Una bala salió propulsada del cañón e hizo impacto entre los omóplatos del hombre. Del pequeño proyectil estalló un mar de porquería que paralizó al hombre en el suelo de la fábrica.
Stefan siguió con su carrera, deshaciéndose a tiros de los Parásitos que se interponían en su camino. Las esferas de color azul subían flotando al techo como si fueran los globos de una fiesta. Iba directo hacia un tanque de asalto, pero ¿por qué? ¿Qué se proponía?

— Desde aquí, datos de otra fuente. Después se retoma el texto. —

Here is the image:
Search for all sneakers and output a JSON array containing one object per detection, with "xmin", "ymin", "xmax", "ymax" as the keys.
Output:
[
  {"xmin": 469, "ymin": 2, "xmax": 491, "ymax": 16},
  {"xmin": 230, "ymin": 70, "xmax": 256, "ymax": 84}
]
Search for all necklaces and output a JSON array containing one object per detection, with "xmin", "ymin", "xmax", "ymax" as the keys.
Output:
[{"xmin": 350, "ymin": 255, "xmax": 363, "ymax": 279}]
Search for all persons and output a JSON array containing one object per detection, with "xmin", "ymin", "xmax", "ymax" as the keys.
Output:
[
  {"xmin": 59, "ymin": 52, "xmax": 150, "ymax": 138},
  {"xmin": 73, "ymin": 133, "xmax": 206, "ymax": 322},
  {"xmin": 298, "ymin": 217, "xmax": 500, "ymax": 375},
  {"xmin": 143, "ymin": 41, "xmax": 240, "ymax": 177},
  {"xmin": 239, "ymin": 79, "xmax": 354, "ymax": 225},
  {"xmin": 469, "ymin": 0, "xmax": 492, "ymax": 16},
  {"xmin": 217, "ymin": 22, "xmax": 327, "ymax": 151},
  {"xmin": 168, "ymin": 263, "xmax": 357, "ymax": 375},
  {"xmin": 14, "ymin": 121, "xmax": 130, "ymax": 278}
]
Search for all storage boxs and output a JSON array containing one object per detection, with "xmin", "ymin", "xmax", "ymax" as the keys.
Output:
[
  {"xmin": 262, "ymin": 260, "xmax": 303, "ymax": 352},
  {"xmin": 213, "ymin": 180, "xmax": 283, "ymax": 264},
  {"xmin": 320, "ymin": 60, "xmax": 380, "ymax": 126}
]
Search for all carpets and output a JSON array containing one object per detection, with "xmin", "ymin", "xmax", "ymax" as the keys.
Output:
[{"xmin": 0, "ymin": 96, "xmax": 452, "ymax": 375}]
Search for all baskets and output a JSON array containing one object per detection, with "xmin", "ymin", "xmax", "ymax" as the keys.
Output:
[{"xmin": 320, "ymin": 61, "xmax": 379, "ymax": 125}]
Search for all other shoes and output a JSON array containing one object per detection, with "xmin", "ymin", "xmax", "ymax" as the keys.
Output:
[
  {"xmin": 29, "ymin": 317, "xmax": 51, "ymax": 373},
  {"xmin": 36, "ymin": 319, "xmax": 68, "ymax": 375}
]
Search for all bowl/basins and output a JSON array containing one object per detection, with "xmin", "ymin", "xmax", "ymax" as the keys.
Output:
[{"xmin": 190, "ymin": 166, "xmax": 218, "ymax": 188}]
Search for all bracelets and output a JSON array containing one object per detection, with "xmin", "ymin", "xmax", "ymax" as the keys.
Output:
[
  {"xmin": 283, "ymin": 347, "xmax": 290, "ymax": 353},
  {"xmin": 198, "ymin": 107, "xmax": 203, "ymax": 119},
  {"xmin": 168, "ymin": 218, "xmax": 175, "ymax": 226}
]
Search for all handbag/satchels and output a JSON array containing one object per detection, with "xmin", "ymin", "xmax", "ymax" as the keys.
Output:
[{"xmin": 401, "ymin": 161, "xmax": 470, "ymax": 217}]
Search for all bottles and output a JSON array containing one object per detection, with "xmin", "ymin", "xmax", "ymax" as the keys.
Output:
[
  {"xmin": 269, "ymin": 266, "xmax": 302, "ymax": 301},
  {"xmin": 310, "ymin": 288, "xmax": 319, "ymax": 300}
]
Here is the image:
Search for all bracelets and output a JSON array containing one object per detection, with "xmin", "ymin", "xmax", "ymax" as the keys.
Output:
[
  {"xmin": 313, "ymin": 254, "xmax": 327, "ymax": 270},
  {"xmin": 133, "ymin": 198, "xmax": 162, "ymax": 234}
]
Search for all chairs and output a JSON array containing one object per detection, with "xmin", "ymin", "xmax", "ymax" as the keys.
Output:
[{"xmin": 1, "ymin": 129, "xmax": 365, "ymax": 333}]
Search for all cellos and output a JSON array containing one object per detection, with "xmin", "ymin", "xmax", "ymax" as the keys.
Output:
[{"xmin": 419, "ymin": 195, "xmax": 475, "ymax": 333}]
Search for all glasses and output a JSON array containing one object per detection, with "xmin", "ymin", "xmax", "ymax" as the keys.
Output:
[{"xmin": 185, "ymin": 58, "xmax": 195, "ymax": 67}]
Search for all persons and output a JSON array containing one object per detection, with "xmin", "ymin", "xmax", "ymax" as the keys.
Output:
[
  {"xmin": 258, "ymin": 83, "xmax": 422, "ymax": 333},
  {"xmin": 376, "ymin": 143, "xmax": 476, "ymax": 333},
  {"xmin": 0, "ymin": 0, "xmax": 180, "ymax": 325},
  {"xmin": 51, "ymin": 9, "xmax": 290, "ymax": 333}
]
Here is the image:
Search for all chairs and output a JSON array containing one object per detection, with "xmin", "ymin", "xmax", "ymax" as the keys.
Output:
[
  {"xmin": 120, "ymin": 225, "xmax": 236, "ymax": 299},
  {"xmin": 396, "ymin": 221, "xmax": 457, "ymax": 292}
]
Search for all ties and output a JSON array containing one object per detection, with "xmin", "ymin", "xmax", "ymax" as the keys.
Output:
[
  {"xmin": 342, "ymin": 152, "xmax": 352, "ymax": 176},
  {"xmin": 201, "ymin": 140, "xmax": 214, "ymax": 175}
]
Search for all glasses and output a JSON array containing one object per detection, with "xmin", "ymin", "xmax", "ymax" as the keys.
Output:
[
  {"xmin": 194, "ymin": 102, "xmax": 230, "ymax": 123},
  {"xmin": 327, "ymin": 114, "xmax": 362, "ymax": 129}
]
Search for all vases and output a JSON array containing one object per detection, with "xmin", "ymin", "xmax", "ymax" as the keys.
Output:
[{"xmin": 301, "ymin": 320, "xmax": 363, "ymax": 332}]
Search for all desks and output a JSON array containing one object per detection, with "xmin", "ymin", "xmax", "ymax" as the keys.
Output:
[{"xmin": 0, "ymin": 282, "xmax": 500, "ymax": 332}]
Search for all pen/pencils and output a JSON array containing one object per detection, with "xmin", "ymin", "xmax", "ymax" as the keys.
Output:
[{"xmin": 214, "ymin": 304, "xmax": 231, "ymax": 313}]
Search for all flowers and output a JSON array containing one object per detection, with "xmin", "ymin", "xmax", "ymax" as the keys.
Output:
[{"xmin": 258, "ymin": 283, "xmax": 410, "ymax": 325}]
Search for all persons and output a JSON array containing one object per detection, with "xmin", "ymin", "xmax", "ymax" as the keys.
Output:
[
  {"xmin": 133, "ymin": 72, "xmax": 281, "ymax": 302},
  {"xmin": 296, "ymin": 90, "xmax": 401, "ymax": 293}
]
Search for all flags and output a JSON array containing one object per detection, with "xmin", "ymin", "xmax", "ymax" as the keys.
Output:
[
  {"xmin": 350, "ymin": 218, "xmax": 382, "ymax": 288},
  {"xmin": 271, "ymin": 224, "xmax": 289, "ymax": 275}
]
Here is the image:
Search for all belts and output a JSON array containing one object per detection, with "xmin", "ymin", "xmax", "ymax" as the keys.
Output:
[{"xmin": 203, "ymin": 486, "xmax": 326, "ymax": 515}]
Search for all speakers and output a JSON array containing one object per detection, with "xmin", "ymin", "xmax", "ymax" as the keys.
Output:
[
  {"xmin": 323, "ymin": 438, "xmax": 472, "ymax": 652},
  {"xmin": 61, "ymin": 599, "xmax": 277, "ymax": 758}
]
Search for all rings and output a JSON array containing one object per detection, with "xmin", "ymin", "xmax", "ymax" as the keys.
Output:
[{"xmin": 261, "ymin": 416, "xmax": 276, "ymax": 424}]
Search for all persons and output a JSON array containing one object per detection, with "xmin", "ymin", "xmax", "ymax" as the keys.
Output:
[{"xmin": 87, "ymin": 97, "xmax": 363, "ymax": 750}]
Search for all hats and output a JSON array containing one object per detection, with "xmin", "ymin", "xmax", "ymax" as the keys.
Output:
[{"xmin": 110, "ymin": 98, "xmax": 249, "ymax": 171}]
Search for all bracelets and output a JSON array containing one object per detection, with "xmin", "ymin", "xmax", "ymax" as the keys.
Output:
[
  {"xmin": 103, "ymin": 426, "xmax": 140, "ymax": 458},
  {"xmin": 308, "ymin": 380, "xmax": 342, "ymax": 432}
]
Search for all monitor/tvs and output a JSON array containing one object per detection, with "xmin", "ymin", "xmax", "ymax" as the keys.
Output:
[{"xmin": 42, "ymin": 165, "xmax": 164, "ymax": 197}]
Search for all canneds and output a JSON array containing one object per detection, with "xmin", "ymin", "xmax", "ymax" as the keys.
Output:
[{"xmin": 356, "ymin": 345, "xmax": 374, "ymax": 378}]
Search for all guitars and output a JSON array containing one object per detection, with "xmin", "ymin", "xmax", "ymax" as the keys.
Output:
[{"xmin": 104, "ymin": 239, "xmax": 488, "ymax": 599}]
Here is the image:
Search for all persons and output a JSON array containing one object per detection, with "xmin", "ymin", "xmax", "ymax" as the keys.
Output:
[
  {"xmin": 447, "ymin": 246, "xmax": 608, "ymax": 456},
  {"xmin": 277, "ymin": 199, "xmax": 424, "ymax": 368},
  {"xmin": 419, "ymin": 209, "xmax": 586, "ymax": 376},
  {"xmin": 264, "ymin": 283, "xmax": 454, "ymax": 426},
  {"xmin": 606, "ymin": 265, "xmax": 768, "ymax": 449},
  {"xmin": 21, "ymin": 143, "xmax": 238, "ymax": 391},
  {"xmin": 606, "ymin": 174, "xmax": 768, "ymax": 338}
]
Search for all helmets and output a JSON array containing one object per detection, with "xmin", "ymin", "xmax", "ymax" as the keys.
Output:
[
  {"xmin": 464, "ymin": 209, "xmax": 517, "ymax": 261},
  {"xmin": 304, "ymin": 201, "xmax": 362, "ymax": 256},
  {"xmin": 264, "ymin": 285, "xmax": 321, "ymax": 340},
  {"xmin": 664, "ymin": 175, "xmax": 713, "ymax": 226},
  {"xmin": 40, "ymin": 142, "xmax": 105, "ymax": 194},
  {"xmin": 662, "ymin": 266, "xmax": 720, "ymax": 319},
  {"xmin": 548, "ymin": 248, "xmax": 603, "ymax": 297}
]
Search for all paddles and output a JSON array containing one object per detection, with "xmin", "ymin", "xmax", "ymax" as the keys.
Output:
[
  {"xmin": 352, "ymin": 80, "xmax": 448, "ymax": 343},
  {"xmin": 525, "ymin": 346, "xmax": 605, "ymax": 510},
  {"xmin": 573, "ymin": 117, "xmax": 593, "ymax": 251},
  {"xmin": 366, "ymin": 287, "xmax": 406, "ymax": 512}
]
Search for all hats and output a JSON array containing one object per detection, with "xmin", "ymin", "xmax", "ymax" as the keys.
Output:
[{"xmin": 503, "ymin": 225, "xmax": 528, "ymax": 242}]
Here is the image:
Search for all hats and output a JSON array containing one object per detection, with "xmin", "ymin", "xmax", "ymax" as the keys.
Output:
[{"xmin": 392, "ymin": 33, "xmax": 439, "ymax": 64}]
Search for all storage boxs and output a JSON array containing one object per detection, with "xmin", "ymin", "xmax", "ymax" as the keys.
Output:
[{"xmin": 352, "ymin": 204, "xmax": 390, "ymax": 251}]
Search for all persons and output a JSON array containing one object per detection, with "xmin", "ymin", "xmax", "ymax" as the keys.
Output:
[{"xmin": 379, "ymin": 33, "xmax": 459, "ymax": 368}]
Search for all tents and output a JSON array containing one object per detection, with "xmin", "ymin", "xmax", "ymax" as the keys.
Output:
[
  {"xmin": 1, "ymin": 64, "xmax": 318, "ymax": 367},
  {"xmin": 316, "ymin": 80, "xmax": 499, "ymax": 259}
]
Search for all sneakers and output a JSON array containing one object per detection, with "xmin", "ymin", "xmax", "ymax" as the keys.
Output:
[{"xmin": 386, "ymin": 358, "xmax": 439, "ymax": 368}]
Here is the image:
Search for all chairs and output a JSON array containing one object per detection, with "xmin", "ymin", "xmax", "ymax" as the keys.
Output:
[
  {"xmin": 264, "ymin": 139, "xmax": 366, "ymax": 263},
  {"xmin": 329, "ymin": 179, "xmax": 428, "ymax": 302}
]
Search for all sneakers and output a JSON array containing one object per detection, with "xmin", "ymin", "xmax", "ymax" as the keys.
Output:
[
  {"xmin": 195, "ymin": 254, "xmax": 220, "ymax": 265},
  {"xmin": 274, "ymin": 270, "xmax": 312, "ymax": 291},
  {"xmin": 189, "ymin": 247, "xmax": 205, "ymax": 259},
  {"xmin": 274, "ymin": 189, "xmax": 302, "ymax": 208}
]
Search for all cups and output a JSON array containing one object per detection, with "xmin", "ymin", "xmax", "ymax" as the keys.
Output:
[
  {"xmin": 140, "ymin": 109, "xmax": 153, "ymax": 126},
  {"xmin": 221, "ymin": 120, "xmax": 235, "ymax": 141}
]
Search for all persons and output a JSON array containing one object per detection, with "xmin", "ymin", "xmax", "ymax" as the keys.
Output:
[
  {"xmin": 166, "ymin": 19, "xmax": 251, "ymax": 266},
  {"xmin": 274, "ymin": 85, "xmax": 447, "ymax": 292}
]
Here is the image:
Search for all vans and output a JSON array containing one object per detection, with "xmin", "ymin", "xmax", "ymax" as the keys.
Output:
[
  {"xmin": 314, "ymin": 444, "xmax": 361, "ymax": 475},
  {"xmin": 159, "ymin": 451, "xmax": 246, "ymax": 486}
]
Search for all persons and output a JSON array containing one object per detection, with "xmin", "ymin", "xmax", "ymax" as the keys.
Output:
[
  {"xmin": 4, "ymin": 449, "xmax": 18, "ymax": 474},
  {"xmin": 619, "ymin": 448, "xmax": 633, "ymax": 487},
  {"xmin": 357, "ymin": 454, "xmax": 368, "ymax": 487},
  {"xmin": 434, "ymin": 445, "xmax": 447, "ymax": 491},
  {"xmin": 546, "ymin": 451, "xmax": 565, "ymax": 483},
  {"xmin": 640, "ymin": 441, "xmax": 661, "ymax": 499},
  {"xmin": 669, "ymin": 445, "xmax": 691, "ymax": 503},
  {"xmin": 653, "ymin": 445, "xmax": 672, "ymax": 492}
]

No había tiempo para preguntas, y mucho menos para respuestas. Dos leguleyos más se habían fijado en Stefan y se habían descolgado de sus paracaídas para, después de desenfundar sus armas, prepararse para disparar.
Cosmo apuntó y abrió fuego. Demasiado bajo. Las balas se desparramaron por todo el suelo. Medio metro más arriba de la cabeza. Concentración, concentración.
Disparó de nuevo, dos disparos en una rápida sucesión. La vara dio un salto en sus brazos y los leguleyos se sorprendieron enredados en una pegajosa manta de celofán.
Uno a la izquierda. Un poco más abajo. El leguleyo descerrajó una bala que fue a hundirse entre los omóplatos de Stefan y lo empujó hacia delante tres pasos tambaleantes. Cosmo no podía apartar los ojos del Sobrenaturalista. La experiencia lo salvó. Stefan se quitó el abrigo y, en cuestión de segundos, la prenda quedó más prieta que una pelota de fútbol.